Together with specialist from chemical company BASF, the development team has improved the membrane material and can now accommodate much more membrane area in the ultrafiltration modules, which means fewer modules are required for a water treatment system. Inge will present ultra- filtration modules for horizontal applications at IFAT as a solution aimed at the replacement and improvement of existing systems.
Digitisation, Agriculture and Industry Solutions
Multinational engineering company Siemens has announced innovations in the fields of automation and drive systems, industrial software and services, enabling companies and municipal authorities to minimise their use of resources and energy when treating water and sewage.
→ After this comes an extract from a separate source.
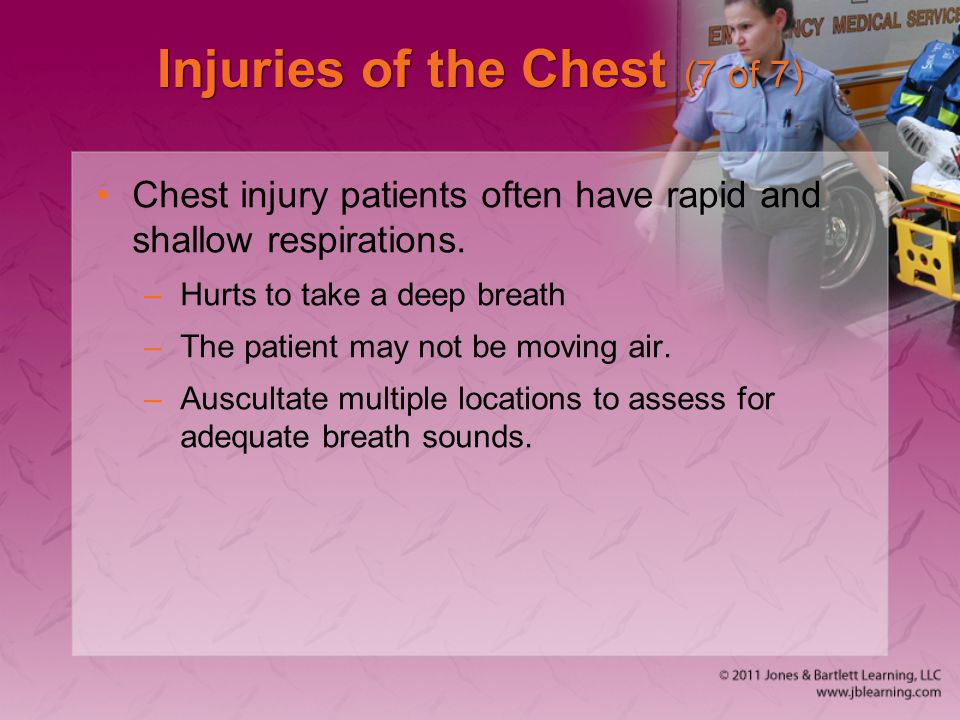 Injuries of the Chest (7 of 7)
These innovations will help to improve security of supply.
The ICeWater research project, in which the operation of pumps is optimised by analysing consumption data, shows the opportunities offered by digitalisation.
According to mechanical engineering company Flottweg, synthetic polymeric flocculants will not satisfy agricultural treatments in Germany from 2017. Only polymers where the sludge and the individual constituents have decomposed by at least 20% within two years will be permitted for use in sludge treatment.
Flottweg will announce at IFAT that its OSE decanter achieves very good results when thickening sludge using starch polymers. The starch-based flocculent is only needed to polish up the centrate in order to achieve a separation efficiency of over 95%.
Recycling specialist Pyreg is working on a contemporary solution for handling sludge and other biomass residues. The company will celebrate the successful commissioning of its first reference system in this area at IFAT.
Since September, a Pyreg module at the Linz-Unkel treatment facility, in Germany, has been fully converting dried sludge into a phosphorus fertiliser. The individual process steps are so intelligently linked that the resulting waste heat can be reused in a variety of ways. Energy and operating costs of over €200 000 could be saved each year.
Waste disposal company Veolia’s stand will focus on its industrial customers. It will present itself as an environmen- tal services provider able to offer solutions for water, waste disposal and energy from a single source.
Companies from sectors such as automotive engineering, healthcare and the food industry will benefit in particular from the integrated view of resource flows. When it comes to water, one key objective will be to offer municipal authorities and companies futureproof solutions for handling sludge. This is useful against a backdrop of changing basic conditions. It will include a strategy for phosphorus recycling, which will be compulsory in the future.